== Document text ==

Tech. Sgt. Brandon Longcrier uses white sage to consecrate a Pagan worship area on the hill overlooking the Cadet Chapel and the Visitor Center at the Air Force Academy just after sunrise on the winter solstice, Dec. 21, 2009. The chapel is scheduled to officially designate the circle as a Pagan chapel during a dedication ceremony in March 2010. Sergeant Longcrier is the Pagan lay leader at the Academy. (U.S. Air Force photo/Staff Sgt. Don Branum)

Tech. Sgt. Brandon Longcrier uses white sage to consecrate a Pagan worship area on the hill overlooking the Cadet Chapel and the Visitor Center at the Air Force Academy just after sunrise on the winter solstice, Dec. 21, 2009. The chapel is scheduled to officially designate the circle as a Pagan chapel during a dedication ceremony in March 2010. Sergeant Longcrier is the Pagan lay leader at the Academy. (U.S. Air Force photo by Staff Sgt. Don Branum)

U.S. AIR FORCE ACADEMY, Colo. -- The Air Force Academy chapel will add a worship area for followers of Earth-centered religions during a dedication ceremony, which is tentatively scheduled to be held at the circle March 10.

The circle, located atop the hill overlooking the Cadet Chapel and Visitor Center, will be the latest addition to a collection of worship areas that includes Protestant, Catholic, Jewish, Muslim and Buddhist sacred spaces.

Tech. Sgt. Brandon Longcrier, NCO in charge of the Academy's Astronautics laboratories, worked with the chapel to create the official worship area for both cadets and other servicemembers in the Colorado Springs area who practice Earth-centered spirituality.

"Feel free to check the site out, but treat it as you would any other religious structure," he said.

The stones that now form the inner and outer rings of the circle once sat near the Visitor Center, where the chance of erosion made the rocks a safety hazard. The 10th Civil Engineer Squadron moved the rocks to the top of the hill in spring and early summer. Once finished, the circle will also include materials from a smaller circle that Sergeant Longcrier briefly set up in Jacks Valley.

"We used the (Jacks Valley) circle during Basic Cadet Training, and it was great," he said. However, the new circle offers significant advantages.

"The circle that we secured in December is much bigger, better and closer to the cadet area," he explained. "This will allow cadets to use the circle anytime they feel the need."

The Academy's chaplains have supported Sergeant Longcrier's efforts every step of the way, the NCO said.

"There really haven't been any obstacles for the new circle," he said. "The chaplain's office has been 100-percent supportive."

===
== Data listing ==

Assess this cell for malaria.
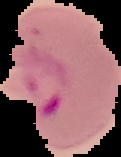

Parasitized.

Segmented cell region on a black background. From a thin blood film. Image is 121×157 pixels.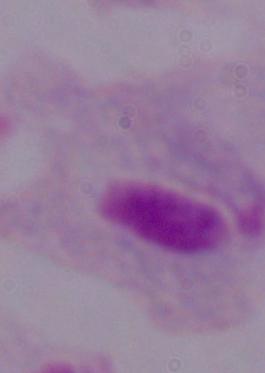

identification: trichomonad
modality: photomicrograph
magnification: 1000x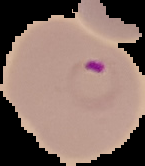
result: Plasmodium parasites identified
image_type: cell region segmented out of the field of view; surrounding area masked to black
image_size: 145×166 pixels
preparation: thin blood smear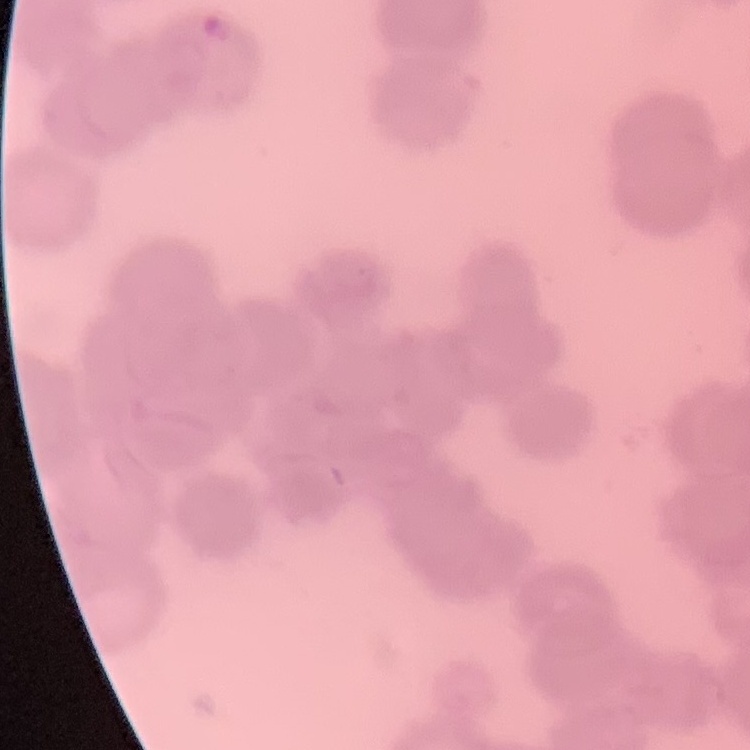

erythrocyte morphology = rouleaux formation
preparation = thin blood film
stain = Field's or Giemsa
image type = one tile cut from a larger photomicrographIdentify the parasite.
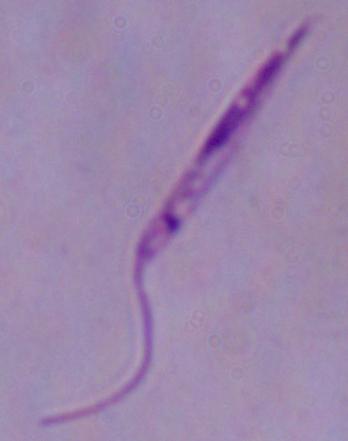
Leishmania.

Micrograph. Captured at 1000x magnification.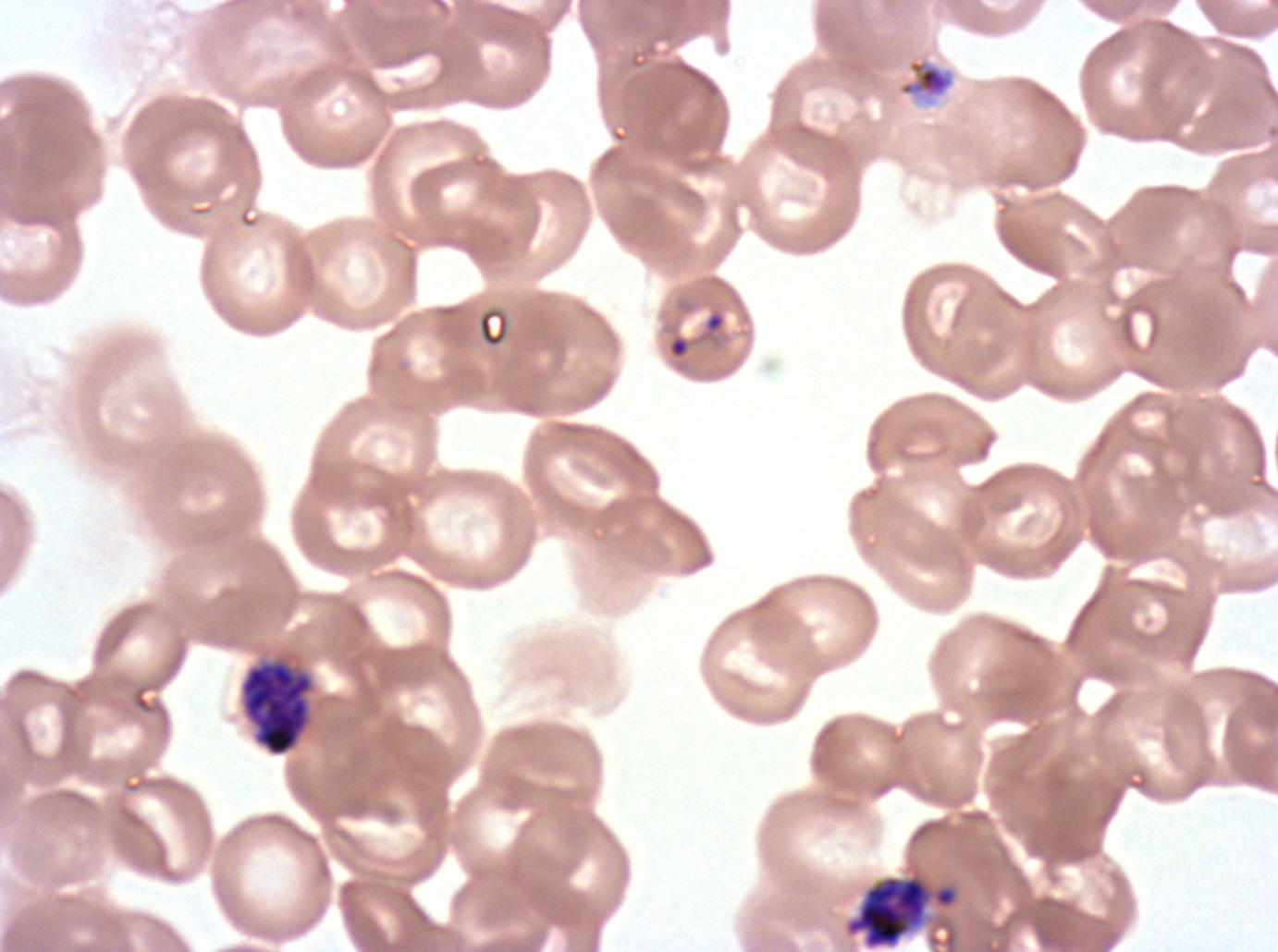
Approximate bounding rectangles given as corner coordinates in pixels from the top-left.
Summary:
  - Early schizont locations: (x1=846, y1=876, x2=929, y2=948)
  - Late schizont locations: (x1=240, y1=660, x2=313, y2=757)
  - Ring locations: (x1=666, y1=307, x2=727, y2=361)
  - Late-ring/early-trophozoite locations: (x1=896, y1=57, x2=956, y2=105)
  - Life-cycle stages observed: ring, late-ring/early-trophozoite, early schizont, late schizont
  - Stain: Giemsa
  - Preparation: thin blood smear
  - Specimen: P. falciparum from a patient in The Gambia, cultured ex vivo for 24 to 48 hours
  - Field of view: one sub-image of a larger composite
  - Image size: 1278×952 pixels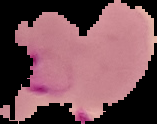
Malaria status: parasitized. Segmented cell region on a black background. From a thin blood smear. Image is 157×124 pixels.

===

Translate this sentence from the article on the Air Force Academy's worship circle into Spanish: "The 10th Civil Engineer Squadron moved the rocks to the top of the hill in spring and early summer."

_Answer for the task_
El 10.º Escuadrón de Ingenieros Civiles trasladó las rocas a la cima de la colina en primavera y a principios del verano.